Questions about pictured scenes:
---*---
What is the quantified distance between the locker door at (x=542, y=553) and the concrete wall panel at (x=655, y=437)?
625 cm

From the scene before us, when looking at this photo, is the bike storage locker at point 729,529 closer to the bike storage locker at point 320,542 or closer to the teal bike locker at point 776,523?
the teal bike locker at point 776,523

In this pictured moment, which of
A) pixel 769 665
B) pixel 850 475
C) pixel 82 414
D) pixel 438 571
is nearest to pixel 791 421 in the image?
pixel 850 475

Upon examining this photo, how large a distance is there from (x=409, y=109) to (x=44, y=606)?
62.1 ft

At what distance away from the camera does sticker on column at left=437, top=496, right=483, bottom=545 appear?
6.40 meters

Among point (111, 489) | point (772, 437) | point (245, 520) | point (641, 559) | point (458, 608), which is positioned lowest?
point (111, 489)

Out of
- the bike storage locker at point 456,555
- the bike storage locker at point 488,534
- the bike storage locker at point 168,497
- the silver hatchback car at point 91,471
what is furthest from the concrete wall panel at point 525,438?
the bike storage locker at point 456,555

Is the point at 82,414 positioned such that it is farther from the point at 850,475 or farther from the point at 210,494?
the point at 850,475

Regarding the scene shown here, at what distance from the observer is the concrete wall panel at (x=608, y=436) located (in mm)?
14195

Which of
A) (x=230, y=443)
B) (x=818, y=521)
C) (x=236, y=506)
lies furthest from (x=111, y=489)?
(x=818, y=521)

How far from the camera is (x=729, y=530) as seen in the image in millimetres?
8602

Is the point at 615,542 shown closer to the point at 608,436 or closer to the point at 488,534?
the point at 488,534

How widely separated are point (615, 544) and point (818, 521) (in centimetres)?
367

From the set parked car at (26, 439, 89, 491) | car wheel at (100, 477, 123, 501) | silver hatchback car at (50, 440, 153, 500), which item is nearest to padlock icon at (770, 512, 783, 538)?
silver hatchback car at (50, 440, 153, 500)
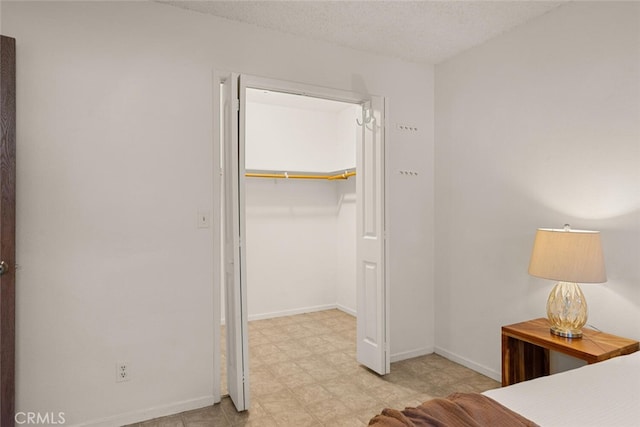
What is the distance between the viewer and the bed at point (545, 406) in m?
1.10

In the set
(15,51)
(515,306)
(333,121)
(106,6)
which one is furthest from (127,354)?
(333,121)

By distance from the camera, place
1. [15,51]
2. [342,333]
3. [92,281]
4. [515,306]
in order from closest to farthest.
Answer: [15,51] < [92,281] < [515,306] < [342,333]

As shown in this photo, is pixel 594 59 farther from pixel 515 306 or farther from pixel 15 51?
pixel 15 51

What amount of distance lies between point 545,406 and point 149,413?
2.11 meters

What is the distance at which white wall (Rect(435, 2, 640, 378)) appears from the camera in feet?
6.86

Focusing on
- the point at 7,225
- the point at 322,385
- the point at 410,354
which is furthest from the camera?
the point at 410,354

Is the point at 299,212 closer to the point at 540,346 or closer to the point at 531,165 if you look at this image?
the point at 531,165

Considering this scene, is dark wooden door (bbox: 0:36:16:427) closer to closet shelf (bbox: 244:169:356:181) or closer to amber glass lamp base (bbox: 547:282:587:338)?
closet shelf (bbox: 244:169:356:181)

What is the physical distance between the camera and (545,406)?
---*---
Stated exercise: Each record above must be returned exactly as written, with its pictures omitted.

The answer:
What is the quantified distance between the locker door at (x=542, y=553) and the concrete wall panel at (x=655, y=437)?
625 cm

From the scene before us, when looking at this photo, is the bike storage locker at point 729,529 closer to the bike storage locker at point 320,542 or closer to the teal bike locker at point 776,523?
the teal bike locker at point 776,523

In this pictured moment, which of
A) pixel 769 665
B) pixel 850 475
C) pixel 82 414
D) pixel 438 571
is nearest to pixel 791 421 in the image?
pixel 850 475

Upon examining this photo, how large a distance is there from (x=409, y=109) to (x=44, y=606)?
62.1 ft

At what distance away from the camera does sticker on column at left=437, top=496, right=483, bottom=545 appear?
6.40 meters

Among point (111, 489) | point (772, 437) | point (245, 520) | point (641, 559) | point (458, 608), which is positioned lowest?
point (111, 489)

Out of
- the bike storage locker at point 456,555
- the bike storage locker at point 488,534
- the bike storage locker at point 168,497
- the silver hatchback car at point 91,471
what is furthest from the concrete wall panel at point 525,438?
the bike storage locker at point 456,555

Is the point at 82,414 positioned such that it is farther from the point at 850,475 or farther from the point at 210,494?
the point at 850,475

Regarding the scene shown here, at what distance from the observer is the concrete wall panel at (x=608, y=436) located (in mm)?
14195

Which of
A) (x=230, y=443)
B) (x=818, y=521)
C) (x=236, y=506)
lies furthest from (x=111, y=489)?
(x=818, y=521)

How far from the camera is (x=729, y=530) as seen in the image in millimetres?
8602

Is the point at 615,542 shown closer to the point at 608,436 or closer to the point at 488,534?
the point at 488,534

How widely separated are point (615, 544) and point (818, 521) (in centimetres)?
367

From the set parked car at (26, 439, 89, 491) | car wheel at (100, 477, 123, 501) | silver hatchback car at (50, 440, 153, 500), which item is nearest to padlock icon at (770, 512, 783, 538)?
silver hatchback car at (50, 440, 153, 500)
What is the distance between the viewer and the bed at point (545, 406) in m?
1.10

In the set
(15,51)
(515,306)
(333,121)
(106,6)
which one is furthest from (127,354)?
(333,121)

By distance from the camera, place
1. [15,51]
2. [342,333]
3. [92,281]
4. [515,306]
in order from closest to farthest.
Answer: [15,51] < [92,281] < [515,306] < [342,333]

As shown in this photo, is pixel 594 59 farther from pixel 515 306 or farther from pixel 15 51?
pixel 15 51

What amount of distance lies between point 545,406 and point 149,413?
2.11 meters

What is the distance at which white wall (Rect(435, 2, 640, 378)) appears from the camera in feet?
6.86

Focusing on
- the point at 7,225
- the point at 322,385
- the point at 410,354
which is furthest from the camera?
the point at 410,354

Is the point at 299,212 closer to the point at 540,346 or closer to the point at 531,165 if you look at this image?
the point at 531,165

Considering this scene, is dark wooden door (bbox: 0:36:16:427) closer to closet shelf (bbox: 244:169:356:181) or closer to amber glass lamp base (bbox: 547:282:587:338)?
closet shelf (bbox: 244:169:356:181)

What is the physical distance between the camera and (545,406)?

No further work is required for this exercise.